YOUR INSTRUCTIONS> Each line of the listing where the string "score" appears is to be identified and copied.

EXERCISE INPUTS>

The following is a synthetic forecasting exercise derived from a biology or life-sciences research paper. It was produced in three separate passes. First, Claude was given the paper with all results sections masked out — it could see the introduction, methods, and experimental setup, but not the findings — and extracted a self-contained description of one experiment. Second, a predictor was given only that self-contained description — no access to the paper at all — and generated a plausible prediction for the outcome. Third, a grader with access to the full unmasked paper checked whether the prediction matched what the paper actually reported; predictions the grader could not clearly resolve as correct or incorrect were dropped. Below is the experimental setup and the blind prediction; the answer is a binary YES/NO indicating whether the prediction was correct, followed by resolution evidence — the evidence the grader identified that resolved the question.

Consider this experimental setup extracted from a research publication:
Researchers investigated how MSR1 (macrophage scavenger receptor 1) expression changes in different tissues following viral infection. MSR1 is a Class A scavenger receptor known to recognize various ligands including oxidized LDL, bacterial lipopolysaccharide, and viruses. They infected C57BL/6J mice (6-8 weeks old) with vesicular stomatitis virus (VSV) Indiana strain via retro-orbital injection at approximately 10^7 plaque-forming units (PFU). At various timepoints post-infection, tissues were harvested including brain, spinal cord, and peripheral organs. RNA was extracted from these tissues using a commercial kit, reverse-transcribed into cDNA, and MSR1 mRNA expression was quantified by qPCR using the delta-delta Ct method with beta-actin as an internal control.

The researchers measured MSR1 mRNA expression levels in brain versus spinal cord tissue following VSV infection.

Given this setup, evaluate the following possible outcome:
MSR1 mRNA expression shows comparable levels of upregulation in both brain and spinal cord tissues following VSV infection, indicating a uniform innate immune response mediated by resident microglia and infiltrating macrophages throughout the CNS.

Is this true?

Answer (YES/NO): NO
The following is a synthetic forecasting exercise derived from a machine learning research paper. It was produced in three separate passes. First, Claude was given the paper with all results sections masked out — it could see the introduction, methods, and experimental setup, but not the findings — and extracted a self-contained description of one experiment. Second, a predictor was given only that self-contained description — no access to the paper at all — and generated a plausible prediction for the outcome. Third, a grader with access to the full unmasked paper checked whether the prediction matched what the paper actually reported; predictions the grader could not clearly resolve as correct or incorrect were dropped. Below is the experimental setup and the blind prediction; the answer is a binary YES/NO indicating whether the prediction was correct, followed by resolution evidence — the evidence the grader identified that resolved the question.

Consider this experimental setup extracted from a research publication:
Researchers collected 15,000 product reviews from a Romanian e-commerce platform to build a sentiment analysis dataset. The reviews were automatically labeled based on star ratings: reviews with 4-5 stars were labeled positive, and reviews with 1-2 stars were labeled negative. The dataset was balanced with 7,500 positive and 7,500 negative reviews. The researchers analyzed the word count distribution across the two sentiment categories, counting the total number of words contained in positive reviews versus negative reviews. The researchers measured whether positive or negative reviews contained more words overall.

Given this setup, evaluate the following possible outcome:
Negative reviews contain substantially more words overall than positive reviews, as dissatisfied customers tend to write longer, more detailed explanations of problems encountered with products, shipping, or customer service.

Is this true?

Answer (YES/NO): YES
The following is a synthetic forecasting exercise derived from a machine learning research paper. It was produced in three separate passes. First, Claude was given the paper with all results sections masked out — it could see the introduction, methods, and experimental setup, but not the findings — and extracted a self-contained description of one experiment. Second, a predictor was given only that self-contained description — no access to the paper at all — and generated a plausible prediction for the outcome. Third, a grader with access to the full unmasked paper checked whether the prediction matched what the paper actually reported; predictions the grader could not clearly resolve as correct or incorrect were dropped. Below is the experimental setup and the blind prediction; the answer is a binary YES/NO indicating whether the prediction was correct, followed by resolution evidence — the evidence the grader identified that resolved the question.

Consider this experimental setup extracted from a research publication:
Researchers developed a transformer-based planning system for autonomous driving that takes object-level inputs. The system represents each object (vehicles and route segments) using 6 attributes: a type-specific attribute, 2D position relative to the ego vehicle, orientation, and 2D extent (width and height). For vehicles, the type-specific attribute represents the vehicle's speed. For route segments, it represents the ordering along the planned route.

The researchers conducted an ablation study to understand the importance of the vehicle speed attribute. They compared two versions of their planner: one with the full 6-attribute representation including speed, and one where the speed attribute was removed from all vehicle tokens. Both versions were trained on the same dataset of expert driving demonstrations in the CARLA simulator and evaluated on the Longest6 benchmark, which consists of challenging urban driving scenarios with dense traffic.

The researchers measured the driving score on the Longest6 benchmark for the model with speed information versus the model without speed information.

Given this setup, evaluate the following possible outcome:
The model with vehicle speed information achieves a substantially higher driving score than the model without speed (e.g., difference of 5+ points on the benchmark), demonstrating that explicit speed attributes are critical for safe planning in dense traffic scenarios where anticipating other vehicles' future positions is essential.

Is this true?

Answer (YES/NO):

PROBLEM SOLUTION>
The researchers measured the driving score on the Longest6 benchmark for the model with speed information versus the model without speed information.
The model with vehicle speed information achieves a substantially higher driving score than the model without speed (e.g., difference of 5+ points on the benchmark), demonstrating that explicit speed attributes are critical for safe planning in dense traffic scenarios where anticipating other vehicles' future positions is essential.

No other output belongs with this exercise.